Opdrachten –
1. Beantwoord alstublieft de volgende vragen over de tekst over Jezus in de synagoge, elk antwoord op een eigen regel en gemarkeerd zoals de vraag:
(a) Vanaf welke leeftijd kreeg een man in de synagoge een deel van de Hebreeuwse Bijbel te lezen?
(b) Uit welk boek leest Jezus van Nazareth voor in de synagoge van de stad van zijn jeugd?
(c) Wat wordt door Jezus van Nazareth niet uitgeroepen?
2. Neem uit de tekst over Jezus in de synagoge woord voor woord het stuk over dat begint bij de woorden "Jezus van Nazareth leest" en ophoudt na "van vanmorgen mee.".

Tekstfragment –
------------------------------------

Onze kerkdiensten komen voort uit de bijeenkomsten in de Synagogen. Al ging in de Synagogen iedereen voor, elke man van 12 jaar of ouder kreeg een deel van de Hebreeuwse Bijbel te lezen en mocht als hij zich daartoe geroepen voelde er iets over vertellen.
Jezus van Nazareth leest in de synagoge van de stad van zijn jeugd uit het boek Jesaja. Maar Jezus van Nazareth stopt met het stuk van Jesaja op het punt waar iedereen nog een halve zin zou doorlezen In hoofdstuk 4 vers 19 na “om een genadejaar van de Heer uit te roepen, staat ook nog “ en een dag van wraak voor onze God, om allen die treuren te troosten” Die dag van wraak voor de God van Israël wordt door Jezus van Nazareth dus niet uitgeroepen.
Dat moet dus een grote teleurstelling geweest zijn voor de hoorders in de Synagoge. Iemand die met zoveel gezag uit de Hebreeuwse Bijbel kon voorlezen, iemand die de opdrachten van de God van Israël op zichzelf toegepast kon verklaren, en hier zei hij toch : “Vandaag hebben jullie deze schrifttekst in vervulling horen gaan?” Daar begint de lezing van vanmorgen mee.

------------------------------------

Getoonde gegevens –
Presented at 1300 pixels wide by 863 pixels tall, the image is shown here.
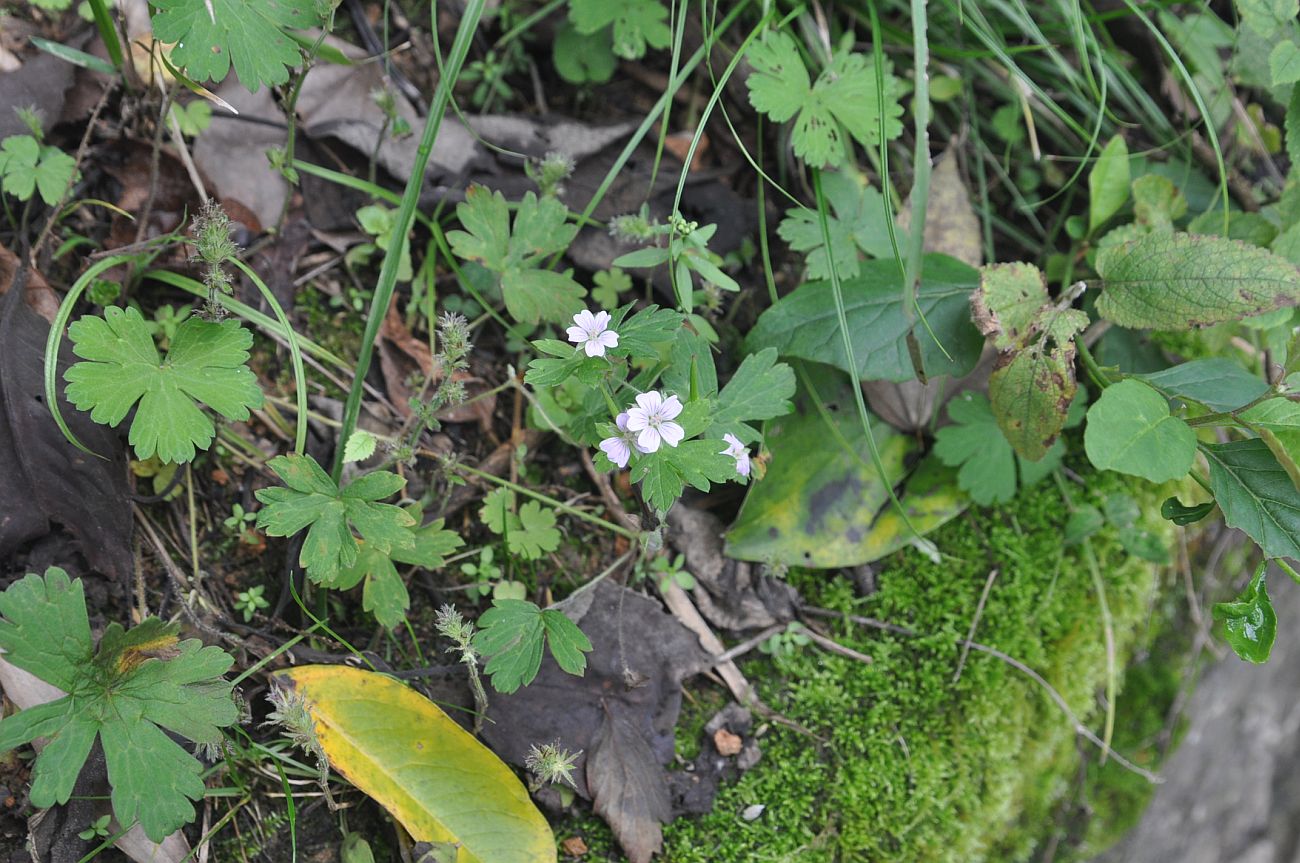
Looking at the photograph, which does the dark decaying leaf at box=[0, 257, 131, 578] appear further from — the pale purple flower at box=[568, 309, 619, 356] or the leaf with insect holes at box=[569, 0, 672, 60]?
the leaf with insect holes at box=[569, 0, 672, 60]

------------------------------------

Antwoorden per opdracht –
1.
(a) Vanaf 12 jaar.
(b) Uit het boek Jesaja.
(c) De dag van wraak voor de God van Israël.

2.
Jezus van Nazareth leest in de synagoge van de stad van zijn jeugd uit het boek Jesaja. Maar Jezus van Nazareth stopt met het stuk van Jesaja op het punt waar iedereen nog een halve zin zou doorlezen In hoofdstuk 4 vers 19 na “om een genadejaar van de Heer uit te roepen, staat ook nog “ en een dag van wraak voor onze God, om allen die treuren te troosten” Die dag van wraak voor de God van Israël wordt door Jezus van Nazareth dus niet uitgeroepen.
Dat moet dus een grote teleurstelling geweest zijn voor de hoorders in de Synagoge. Iemand die met zoveel gezag uit de Hebreeuwse Bijbel kon voorlezen, iemand die de opdrachten van de God van Israël op zichzelf toegepast kon verklaren, en hier zei hij toch : “Vandaag hebben jullie deze schrifttekst in vervulling horen gaan?” Daar begint de lezing van vanmorgen mee.